--- YOUR INSTRUCTIONS ---
Copy the records from the line containing "Which option among" through the line containing "yellow stripe on". Swap "bollard light" for "lamp post" and change nothing else.

--- TASK DATA ---
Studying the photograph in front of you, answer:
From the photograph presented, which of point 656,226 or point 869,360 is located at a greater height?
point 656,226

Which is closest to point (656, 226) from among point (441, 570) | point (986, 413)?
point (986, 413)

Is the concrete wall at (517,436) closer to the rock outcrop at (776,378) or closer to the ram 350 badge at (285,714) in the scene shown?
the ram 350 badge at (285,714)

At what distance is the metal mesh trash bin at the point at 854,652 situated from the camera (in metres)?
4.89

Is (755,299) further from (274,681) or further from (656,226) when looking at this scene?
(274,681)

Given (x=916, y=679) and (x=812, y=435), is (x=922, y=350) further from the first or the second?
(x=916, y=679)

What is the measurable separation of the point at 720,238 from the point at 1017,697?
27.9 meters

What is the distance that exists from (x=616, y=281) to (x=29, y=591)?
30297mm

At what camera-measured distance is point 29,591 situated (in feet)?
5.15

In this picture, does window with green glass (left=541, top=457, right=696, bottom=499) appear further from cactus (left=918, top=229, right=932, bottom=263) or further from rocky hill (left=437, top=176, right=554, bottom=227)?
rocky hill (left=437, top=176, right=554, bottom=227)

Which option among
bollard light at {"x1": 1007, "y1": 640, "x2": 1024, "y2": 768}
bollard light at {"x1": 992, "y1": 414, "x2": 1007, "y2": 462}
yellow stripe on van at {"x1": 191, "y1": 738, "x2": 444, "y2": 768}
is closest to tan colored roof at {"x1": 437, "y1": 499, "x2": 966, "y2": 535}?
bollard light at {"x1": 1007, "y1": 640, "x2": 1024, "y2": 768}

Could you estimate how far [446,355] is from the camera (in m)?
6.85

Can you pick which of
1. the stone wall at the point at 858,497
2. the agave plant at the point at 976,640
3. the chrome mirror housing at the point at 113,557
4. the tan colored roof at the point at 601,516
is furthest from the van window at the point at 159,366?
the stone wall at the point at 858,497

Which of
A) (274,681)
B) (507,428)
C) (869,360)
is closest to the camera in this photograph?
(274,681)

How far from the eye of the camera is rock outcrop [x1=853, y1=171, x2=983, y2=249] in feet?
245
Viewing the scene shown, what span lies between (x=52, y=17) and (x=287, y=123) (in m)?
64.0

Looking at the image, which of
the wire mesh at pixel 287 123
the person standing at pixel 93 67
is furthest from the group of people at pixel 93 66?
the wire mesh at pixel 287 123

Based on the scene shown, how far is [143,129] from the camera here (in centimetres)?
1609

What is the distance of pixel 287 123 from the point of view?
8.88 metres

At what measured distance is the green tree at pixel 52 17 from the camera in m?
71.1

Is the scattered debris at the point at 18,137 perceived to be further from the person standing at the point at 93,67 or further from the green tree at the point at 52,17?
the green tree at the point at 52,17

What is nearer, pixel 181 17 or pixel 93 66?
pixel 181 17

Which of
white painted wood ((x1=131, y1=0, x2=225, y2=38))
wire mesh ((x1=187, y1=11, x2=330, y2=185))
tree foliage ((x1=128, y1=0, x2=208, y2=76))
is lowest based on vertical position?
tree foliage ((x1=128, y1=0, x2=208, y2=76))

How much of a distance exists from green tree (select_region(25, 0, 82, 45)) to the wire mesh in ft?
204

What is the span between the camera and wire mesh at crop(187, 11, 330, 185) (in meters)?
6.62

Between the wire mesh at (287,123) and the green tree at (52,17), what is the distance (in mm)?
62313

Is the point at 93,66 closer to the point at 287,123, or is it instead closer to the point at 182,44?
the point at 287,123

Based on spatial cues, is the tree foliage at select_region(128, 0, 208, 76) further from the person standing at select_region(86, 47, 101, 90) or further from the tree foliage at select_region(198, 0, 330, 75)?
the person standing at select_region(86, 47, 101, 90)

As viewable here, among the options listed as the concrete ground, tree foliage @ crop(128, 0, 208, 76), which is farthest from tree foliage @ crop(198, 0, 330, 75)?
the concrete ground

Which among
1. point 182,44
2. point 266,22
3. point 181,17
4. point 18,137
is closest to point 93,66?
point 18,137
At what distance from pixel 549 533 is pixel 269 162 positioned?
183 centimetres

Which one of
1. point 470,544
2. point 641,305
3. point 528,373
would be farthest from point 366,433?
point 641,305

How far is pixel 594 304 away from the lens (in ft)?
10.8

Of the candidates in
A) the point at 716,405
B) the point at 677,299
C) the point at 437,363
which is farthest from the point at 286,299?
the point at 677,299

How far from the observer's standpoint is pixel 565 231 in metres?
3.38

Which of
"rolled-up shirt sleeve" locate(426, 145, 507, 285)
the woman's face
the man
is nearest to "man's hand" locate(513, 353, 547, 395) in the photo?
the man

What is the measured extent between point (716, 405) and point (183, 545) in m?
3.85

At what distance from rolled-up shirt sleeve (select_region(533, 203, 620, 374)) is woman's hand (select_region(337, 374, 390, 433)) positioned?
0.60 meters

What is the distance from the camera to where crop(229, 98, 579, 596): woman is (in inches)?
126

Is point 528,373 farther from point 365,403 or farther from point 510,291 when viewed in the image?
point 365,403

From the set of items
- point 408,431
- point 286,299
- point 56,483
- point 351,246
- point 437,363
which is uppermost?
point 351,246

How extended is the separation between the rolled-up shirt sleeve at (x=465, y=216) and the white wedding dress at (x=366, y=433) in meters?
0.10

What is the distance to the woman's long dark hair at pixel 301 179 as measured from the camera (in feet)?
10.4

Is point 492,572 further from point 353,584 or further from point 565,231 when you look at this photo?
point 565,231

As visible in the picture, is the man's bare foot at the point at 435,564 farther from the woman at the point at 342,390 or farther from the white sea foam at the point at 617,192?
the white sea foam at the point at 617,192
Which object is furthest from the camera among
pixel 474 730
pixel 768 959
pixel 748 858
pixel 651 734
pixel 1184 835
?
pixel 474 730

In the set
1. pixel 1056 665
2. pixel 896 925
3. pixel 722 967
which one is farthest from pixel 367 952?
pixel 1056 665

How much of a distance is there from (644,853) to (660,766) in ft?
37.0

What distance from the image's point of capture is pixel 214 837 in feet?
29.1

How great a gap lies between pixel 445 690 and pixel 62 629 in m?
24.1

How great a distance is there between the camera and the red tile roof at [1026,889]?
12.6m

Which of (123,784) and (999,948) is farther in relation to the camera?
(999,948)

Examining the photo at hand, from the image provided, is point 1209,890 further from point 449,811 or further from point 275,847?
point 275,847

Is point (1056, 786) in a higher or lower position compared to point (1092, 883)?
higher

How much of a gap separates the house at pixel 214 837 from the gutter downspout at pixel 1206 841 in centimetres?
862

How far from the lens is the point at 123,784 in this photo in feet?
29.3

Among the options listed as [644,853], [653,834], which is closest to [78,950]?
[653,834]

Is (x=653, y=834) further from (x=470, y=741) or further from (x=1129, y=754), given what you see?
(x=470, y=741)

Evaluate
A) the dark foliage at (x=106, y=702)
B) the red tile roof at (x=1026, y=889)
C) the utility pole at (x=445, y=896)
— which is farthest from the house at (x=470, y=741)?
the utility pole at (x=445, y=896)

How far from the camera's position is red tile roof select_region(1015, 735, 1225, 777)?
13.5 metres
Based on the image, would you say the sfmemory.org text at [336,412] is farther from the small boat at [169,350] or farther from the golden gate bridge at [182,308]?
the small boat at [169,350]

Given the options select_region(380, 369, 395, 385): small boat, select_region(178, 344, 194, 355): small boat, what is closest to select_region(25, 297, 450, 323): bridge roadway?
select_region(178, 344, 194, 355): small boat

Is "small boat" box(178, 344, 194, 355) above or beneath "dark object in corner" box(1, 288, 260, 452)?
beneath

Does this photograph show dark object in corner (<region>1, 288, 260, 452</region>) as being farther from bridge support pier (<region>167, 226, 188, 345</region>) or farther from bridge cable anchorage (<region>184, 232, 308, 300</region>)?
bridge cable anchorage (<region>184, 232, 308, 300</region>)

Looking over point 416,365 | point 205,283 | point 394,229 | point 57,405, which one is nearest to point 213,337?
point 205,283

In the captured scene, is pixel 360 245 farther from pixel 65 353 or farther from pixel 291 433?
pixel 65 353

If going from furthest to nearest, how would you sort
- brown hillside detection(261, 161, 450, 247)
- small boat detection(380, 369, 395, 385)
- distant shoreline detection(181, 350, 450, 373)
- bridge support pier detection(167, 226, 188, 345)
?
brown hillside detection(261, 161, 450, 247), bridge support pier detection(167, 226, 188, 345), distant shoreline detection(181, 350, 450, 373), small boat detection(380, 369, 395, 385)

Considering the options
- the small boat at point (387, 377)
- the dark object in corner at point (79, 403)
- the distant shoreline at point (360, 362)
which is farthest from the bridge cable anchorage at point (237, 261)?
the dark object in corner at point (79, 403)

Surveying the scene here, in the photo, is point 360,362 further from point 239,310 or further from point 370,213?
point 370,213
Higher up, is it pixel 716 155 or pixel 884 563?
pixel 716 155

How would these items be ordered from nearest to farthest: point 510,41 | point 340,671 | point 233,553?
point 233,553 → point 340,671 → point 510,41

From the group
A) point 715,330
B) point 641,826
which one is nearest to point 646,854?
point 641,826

--- OUTPUT OF THE TASK ---
Which option among
lamp post at {"x1": 1007, "y1": 640, "x2": 1024, "y2": 768}
lamp post at {"x1": 992, "y1": 414, "x2": 1007, "y2": 462}
yellow stripe on van at {"x1": 191, "y1": 738, "x2": 444, "y2": 768}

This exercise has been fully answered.